There own A bomb programme statrted in 1930s

Current nuclear activities in Japan
Wikepedia says
http://en.wikipedia...._atomic_program

Since the bombing of Hiroshima and Nagasaki, Japan is a staunch opponent of nuclear arms on all government levels. However, Japan does make extensive use of nuclear energy in nuclear reactors, generating a significant percentage of the electricity in Japan.
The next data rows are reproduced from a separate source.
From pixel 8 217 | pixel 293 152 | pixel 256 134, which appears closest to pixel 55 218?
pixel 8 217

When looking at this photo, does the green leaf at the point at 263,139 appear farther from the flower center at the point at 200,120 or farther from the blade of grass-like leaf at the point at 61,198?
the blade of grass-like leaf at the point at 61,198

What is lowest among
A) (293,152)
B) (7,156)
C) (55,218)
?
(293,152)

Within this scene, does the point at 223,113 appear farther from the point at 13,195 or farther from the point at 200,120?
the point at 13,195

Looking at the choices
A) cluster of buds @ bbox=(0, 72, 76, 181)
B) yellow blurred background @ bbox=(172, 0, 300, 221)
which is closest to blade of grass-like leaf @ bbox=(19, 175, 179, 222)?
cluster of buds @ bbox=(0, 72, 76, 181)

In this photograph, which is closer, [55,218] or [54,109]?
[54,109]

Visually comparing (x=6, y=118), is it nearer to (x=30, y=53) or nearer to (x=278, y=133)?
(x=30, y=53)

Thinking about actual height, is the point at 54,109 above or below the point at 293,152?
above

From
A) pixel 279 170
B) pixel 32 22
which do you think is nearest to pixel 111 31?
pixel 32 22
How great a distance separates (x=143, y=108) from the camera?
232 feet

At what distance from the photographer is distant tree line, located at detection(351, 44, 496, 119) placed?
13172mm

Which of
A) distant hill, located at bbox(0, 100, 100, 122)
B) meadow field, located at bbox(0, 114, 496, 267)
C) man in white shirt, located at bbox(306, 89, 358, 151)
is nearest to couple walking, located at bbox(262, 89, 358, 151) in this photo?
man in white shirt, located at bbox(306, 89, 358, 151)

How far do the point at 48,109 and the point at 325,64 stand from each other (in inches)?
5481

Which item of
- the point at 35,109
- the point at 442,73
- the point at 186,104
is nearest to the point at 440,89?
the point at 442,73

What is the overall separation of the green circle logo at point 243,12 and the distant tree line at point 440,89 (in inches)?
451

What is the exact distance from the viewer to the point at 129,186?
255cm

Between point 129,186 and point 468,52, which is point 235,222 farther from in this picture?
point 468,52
Japan has the third largest nuclear energy production after the U.S. and France, and plans to produce over 40% of its electricity using nuclear power by 2010. Significant amounts of Plutonium are created as a by-product of the energy production, and Japan had 4.7 tons of plutonium in December 1995. Japan has also developed the M-5 three-stage solid fuel rocket, similar in design to the U.S. LG-118A Peacekeeper ICBM.
While there are currently no known plans in Japan to produce nuclear weapons, it has been argued Japan has the technology, raw materials, and the capital to produce nuclear weapons within one year if necessary, and some analysts consider it a "de facto" nuclear state for this reason.